NPR, WABE and GPB compiled drop box usage data by reviewing thousands of forms used to document the number of ballots deposited in drop boxes daily across Georgia in 2020 and calculating travel time intervals to a drop box for more than 7.5 million voters. 2022 drop box locations are current as of Georgia's May 24 primary.

 

An analysis by NPR, WABE and Georgia Public Broadcasting also found:

  • More than half of the roughly 550,000 voters who cast their ballot using a drop box in the state's 2020 general election lived in four metro Atlanta counties — Cobb, DeKalb, Fulton and Gwinnett — where about 50% of the voters are people of color.
  • Under the new law, the number of drop boxes in these four counties plummeted from 107 to 25.
  • Nearly 1.9 million people, a quarter of the state's voters, have seen their travel time to a drop box increase from the 2020 election.
  • More than 90% of voters who saw an increase in their travel time to a drop box live in cities or suburbs, which are home to most of the state's minority voters and vote heavily Democratic.

 

NPR, WABE and GPB compiled drop box usage data and locations by manually reviewing more than 9,000 collection forms from drop boxes used in the 2020 presidential election. Poll workers documented the number of ballots deposited in 295 drop boxes across the state daily.

 

Ballot drop boxes were provided to Georgia voters in the 2020 primaries for the first time as a way to vote safely while COVID-19 ravaged communities. Even before the pandemic, they were a popular tool for voters in states such as Oregon, Washington and Colorado.

 

After former President Donald Trump's defeat, many of his allies in Georgia and elsewhere equated drop boxes with voter fraud. So, Republican lawmakers, particularly in Georgia, have moved to curtail access to the boxes before the November midterm election.

 

The new law, known as Senate Bill 202, requires all 159 Georgia counties to have at least one box — but no more than one per 100,000 voters. Instead of making them available outdoors 24 hours a day as in 2020, the drop boxes must be kept inside early voting locations with limited hours — typically 9 a.m. to 5 p.m.
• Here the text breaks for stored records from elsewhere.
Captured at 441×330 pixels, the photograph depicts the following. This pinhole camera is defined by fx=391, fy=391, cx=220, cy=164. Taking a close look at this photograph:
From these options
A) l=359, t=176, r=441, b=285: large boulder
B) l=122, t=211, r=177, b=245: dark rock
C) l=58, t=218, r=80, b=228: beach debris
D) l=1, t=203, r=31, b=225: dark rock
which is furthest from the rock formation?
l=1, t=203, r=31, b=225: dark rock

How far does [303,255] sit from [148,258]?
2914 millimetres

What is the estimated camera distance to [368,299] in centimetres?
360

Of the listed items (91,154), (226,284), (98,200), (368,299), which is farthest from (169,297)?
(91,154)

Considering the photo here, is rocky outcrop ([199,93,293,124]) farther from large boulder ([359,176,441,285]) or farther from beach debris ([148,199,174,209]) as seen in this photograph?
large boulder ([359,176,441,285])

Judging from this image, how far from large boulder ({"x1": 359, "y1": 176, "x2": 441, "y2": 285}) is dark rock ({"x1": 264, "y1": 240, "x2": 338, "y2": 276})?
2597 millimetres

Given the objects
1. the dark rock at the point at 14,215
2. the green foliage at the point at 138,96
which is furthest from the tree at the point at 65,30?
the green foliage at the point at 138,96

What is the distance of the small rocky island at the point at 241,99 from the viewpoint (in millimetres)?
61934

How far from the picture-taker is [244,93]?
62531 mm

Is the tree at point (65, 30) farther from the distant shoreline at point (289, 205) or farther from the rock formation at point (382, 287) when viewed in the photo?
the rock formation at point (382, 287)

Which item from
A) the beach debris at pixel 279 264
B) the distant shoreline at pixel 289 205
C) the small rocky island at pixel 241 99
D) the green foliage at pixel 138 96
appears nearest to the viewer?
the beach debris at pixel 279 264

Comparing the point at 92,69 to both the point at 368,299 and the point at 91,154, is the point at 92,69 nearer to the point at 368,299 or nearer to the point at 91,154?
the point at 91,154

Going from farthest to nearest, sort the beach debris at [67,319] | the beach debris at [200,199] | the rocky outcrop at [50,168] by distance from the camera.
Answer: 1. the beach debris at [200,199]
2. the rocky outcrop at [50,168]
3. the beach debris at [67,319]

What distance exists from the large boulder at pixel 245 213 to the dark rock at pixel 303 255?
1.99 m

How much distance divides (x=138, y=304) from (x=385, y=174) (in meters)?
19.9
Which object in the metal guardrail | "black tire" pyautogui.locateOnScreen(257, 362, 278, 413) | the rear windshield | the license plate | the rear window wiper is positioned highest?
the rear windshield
That can be problematic for voters with inflexible work schedules or those with other time constraints. The bill received no Democratic support.

 

While it's too early to measure the law's impact on turnout, experts say even small changes to voter behavior and turnout can sway election outcomes and erode trust in the voting system, especially in a politically divided state like Georgia with a history of discriminatory voting practices that disproportionately impact people of color.

 

"In any state that's going to have tight elections, and Georgia's had some nail biters, then even those marginal changes could have significant effects on the outcome of elections," said Benjamin Gonzalez O'Brien, who teaches political science at San Diego State University and has studied drop box access and voter turnout. "Not every election is decided by tens of thousands of votes. Some are decided by under 100 votes."